I've come down to Victor Harbor after a three week absence, which included a small trip to Melbourne. There has been a lot of rain on the Fleurieu Peninsula recently, and it was difficult to access Kings Head this afternoon due to the landslides along the Heysen Trail. It was very muddy.
On the way Ari and I met a couple of photographers walking the Heysen Trail on their way to Kings Beach. They werre taking lots of photographs. One photographer had a big, fancy Nikon DSLR with a zoom lens--he also had two standard poodles which I'd previously seen --- whilst the other had a Mamyia DM22 medium format camera , which he had bought second hand from a guy in Japan for around $3000. It was cheap because it had a 3 year old 16 megapixel digital back.

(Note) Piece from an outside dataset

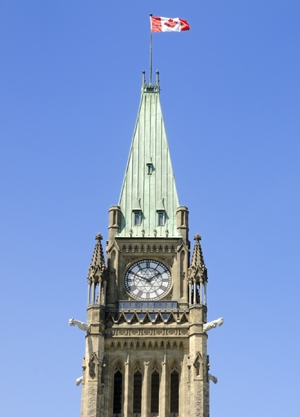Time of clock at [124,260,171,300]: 1:49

These kind of cameras are not readily available in Adelaide second hand.
As we walked along the trail towards Kings Beach I mentioned the medium format guy that I once started out with an old Mamiya RB67, but that I found it heavy and had swiched to Rolleiflexes. He added that he also had a Mamiya RZ33 in his studio but that it was too heavy to take into the field.

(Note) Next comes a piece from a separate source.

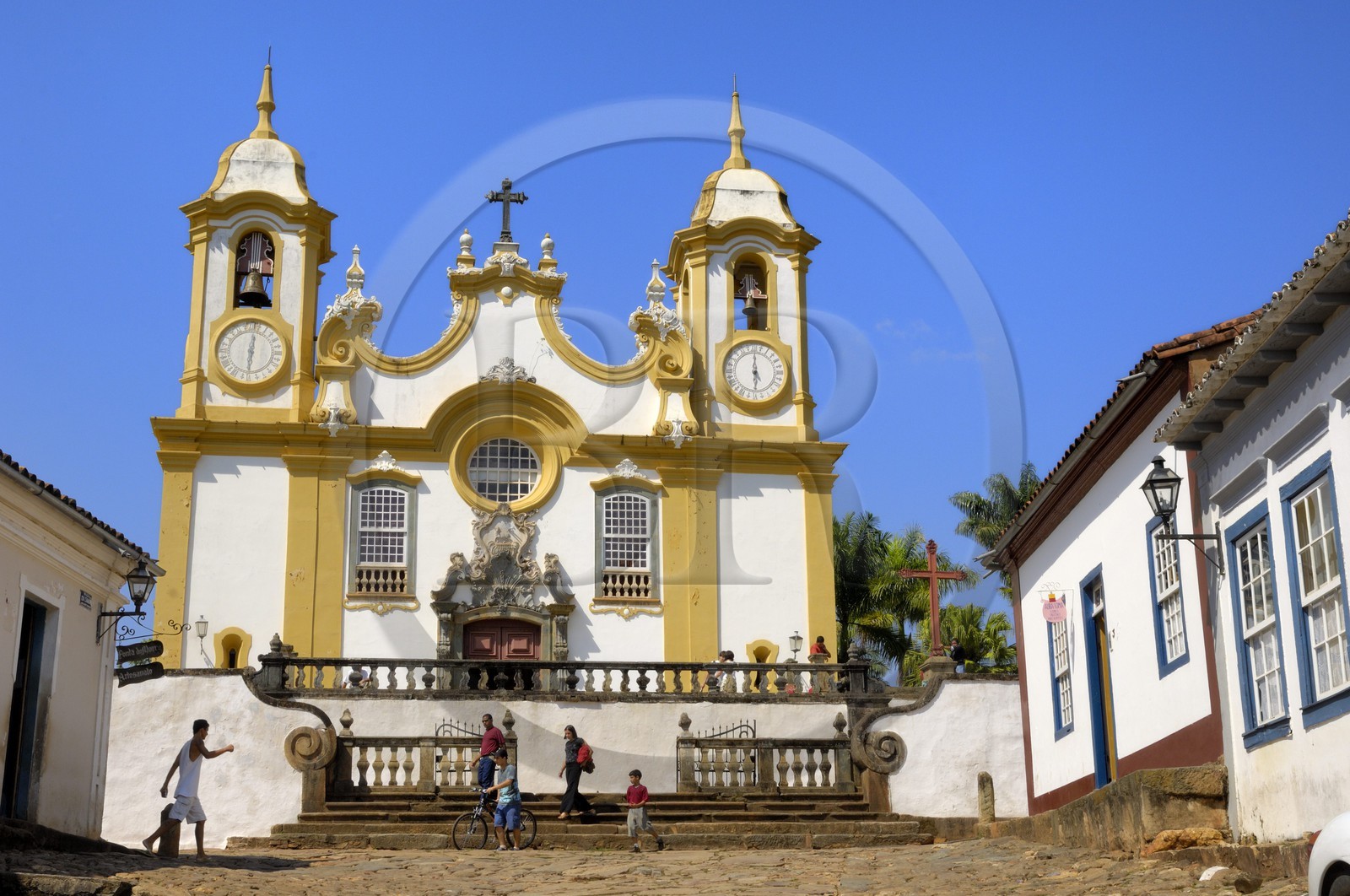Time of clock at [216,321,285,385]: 6:01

When I remarked about the cheapness of the digital back he said that it wasn't necessary to go beyond a 33 megapixel digital back, unless you were doing billboard posters. That was useful information for me.

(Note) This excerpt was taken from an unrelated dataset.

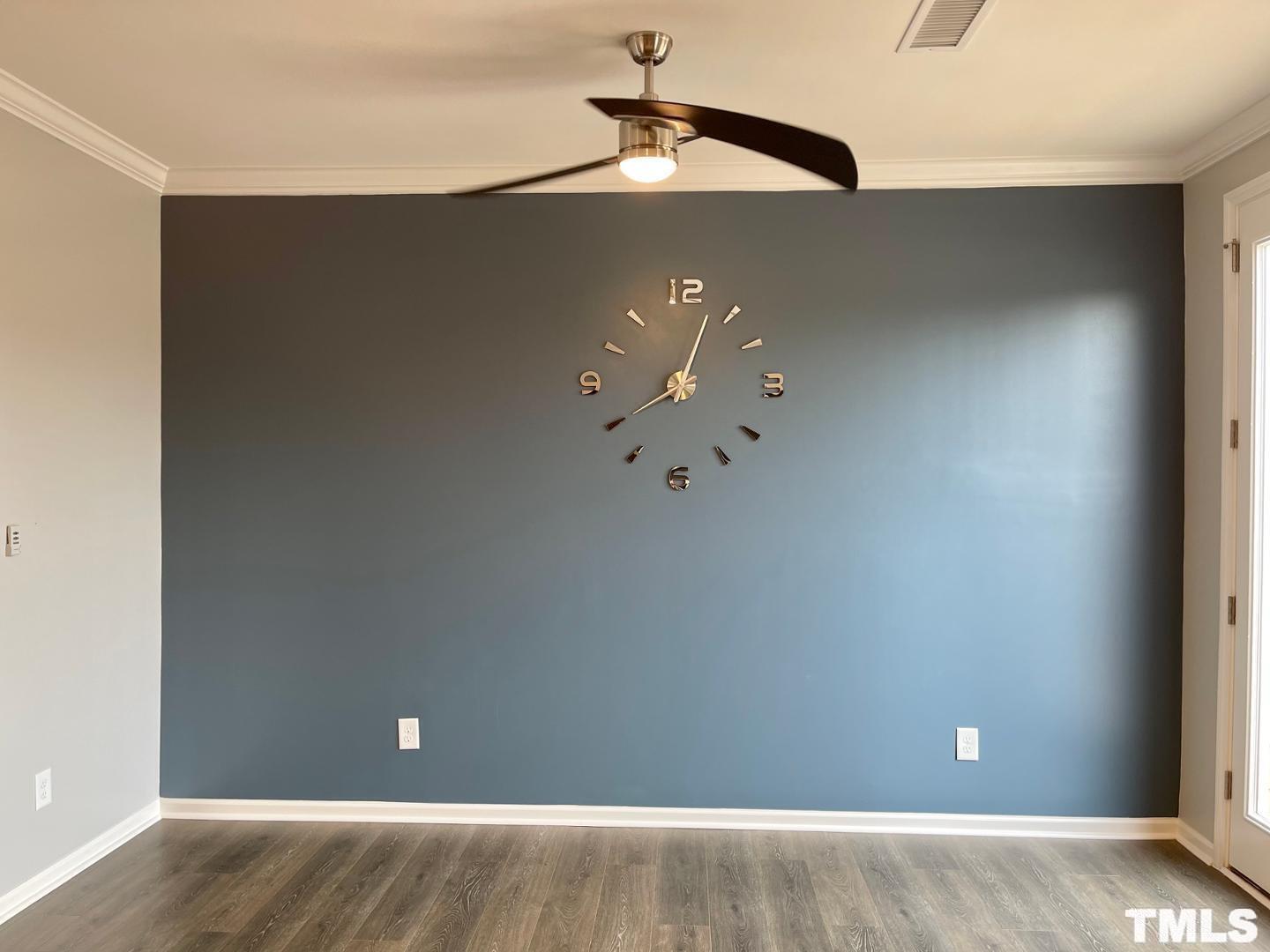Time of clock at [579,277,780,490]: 8:03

What I gleaned from the brief encounter was that a new digital medium format camera is now under $15,000, and it can be acquired for around $10,000 new. Suddenly a digital medium format camera becomes feasible.
Ari and I pushed on to our favourite location at the foot of the Newland Cliffs to check out the tide and the wind conditions for an early morning shoot. The two guys weren't interested in coming down to the rocky outcrop--it was in deep shadow and the rocks were very wet and slippery.